Apparently the idea of an 18-game NFL season isn't as popular as I thought, based on the reaction to slash196's recent FanPost. I wanted to take some time to lay out my opinions on 18 games and give some counterweight to a fairly hot topic.
As always, feel free to weigh in.
1. Records are for chumps.
Don't get me wrong; records are fun to talk about. But when we talk about records, we always talk about them being broken. We don't just look at records as accomplishments by an individual, we put the records in context: How long did the previous record stand? How long will it be before this record is broken? A statistic by itself is meaningless--it's only compared to other achievements that a record has any value.
Yes, an 18-game season looks like it would cheapen some records we thought were unassailable in the 16-game era. But football isn't baseball. Football fans are able to put our calculators down and watch the games with our eyes. We already know who the greatest players of the past are, and no amount of change in the present takes away from those men. We don't think less of Bart Starr just because Jeff George threw more touchdowns in his career.
It doesn't make sense to suddenly become precious about records 90 years into the history of the league. Why are we comfortable with going from 14 games to 16, but not from 16 to 18? I don't buy that 1978 was the moment when the "modern" NFL began. Hell, they were still using stickum for another three years, and loose helmets could actually be used as weapons until 1983. I don't think anyone under 35 considers either of those tactics particularly modern.
Would the preservationists want to stick an asterisk next to a guy's record just because he came into the NFL in the 18-game era? Because to my way of thinking, that's worse than "moving the goalposts" for the statistical milestones we're familiar with. If any receiver, future Hall of Famer or not, manages to break Jerry Rice's single-season receiving yardage total, that man deserves his place in the record book. Period. You'd put an asterisk by his name and say "But he's not as good as Rice!" forever just because he doesn't have the same sustained greatness? You'd diminish that guy's accomplishment just because you liked the old guy better? For all the talk about an 18-game season pissing on the league's history, the 16-game crowd doesn't seem to have a problem pissing on its future.
Besides, I thought we were worried that an 18-game schedule would turn every team into a trauma ward and force the NFL to sign UFL players for the last two weeks of the year. If that's true, we shouldn't have to worry about today's "lesser" stars stealing glory away from the heroes of decades past. And hey, while we're talking about injuries...
2. Injuries, schminjuries.
The simple sad fact in football, in sports, in life itself, is that injuries happen. Brace yourself for a shock--sometimes players get hurt doing things that aren't sports! Even for "funny" injuries like Vince Coleman's ill-fated fight against the tarp machine in 1985 (look it up), it's doubly unfortunate when a player misses games because of non-game-related injuries. But it's going to happen no matter what, and you can't predict what will happen during the 165 hours a week when a player isn't playing football. Should owners ban their players from, say, climbing ladders?
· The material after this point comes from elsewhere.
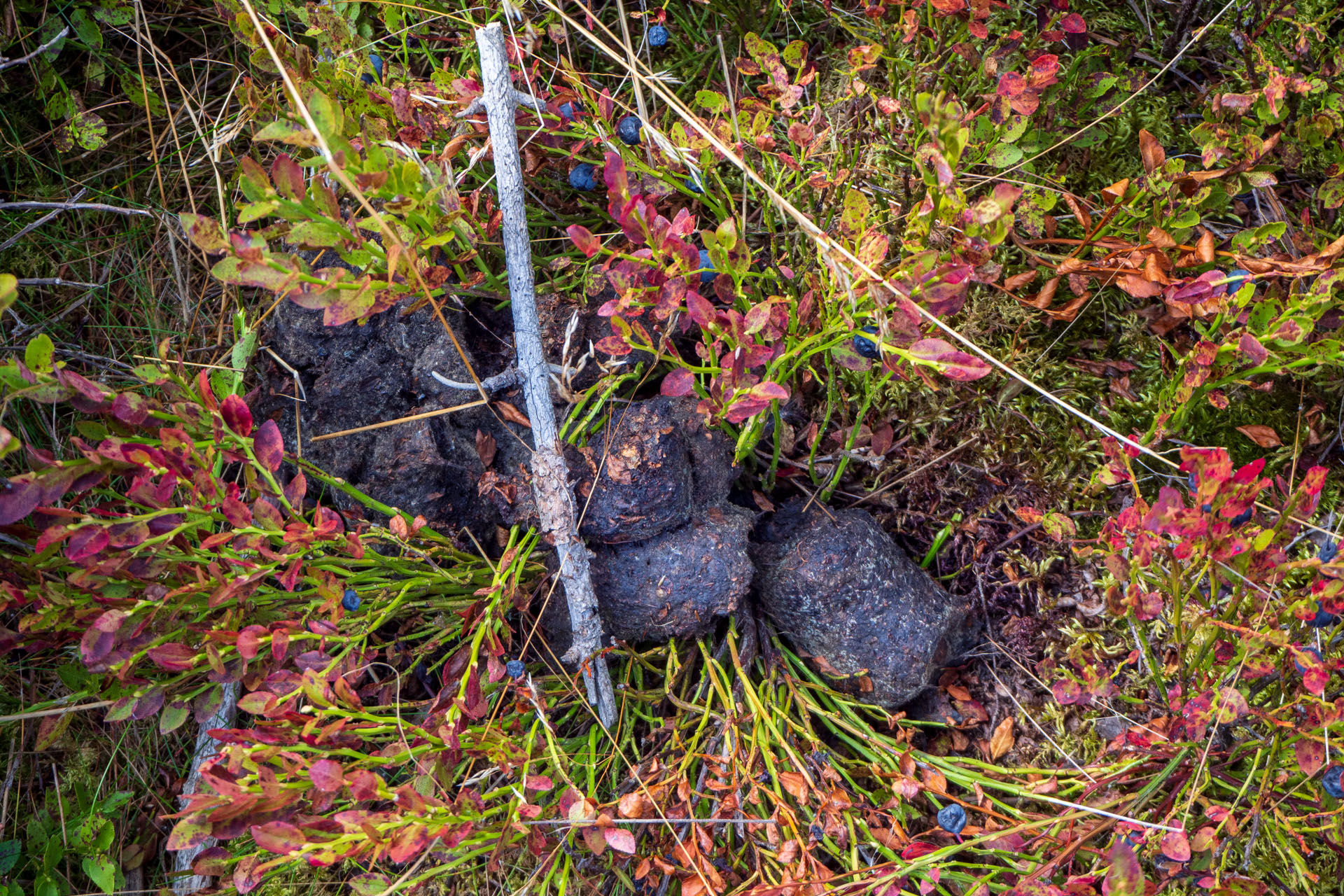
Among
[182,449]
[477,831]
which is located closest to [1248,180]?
[477,831]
Driving faster than 50mph? Being on a team with a terrible head coach who thinks it's a good motivational tool to keep a tree stump and an axe in the locker room? At least two of those ideas are ridiculous. The point here is that we don't, and can't, and shouldn't expect players to be hermetically sealed when they aren't playing meaningful games.
And speaking of meaningful games...
3. It's not even that much of an expansion.
Two more regular-season games = two fewer preseason charades. We aren't advocating the kind of season creep that causes the World Series (formerly known as the "October Classic") to be played in November. We're not asking players to run at game speed in full pads in the searing July heat. This is the best kind of "expansion"--taking two meaningless, boring games off the schedule and replacing them with sweet, juicy football goodness.
And since we're not really adding new games, most players will still be playing in 20 games. It's just that two of those games won't be near-pointless exercises with 8th string defensive backs trying to impress the coach by laying out whatever poor schlub just caught a pass from the practice squad quarterback in the 3rd quarter. Looking back one point to the injury concern, this isn't really "two more games". It's closer to "two more quarters" for the average player.
For the average fan, it's definitely closer to "two more games". More chances for a team to come together and make a playoff push. More chances to see dramatic fourth-quarter comebacks that only happen when a game's outcome has real implications for the season. Would we have seen the Colts stuff the Bengals on 4th-and-2 in a preseason game? No, because we would have left as soon as they turned off the beer sales.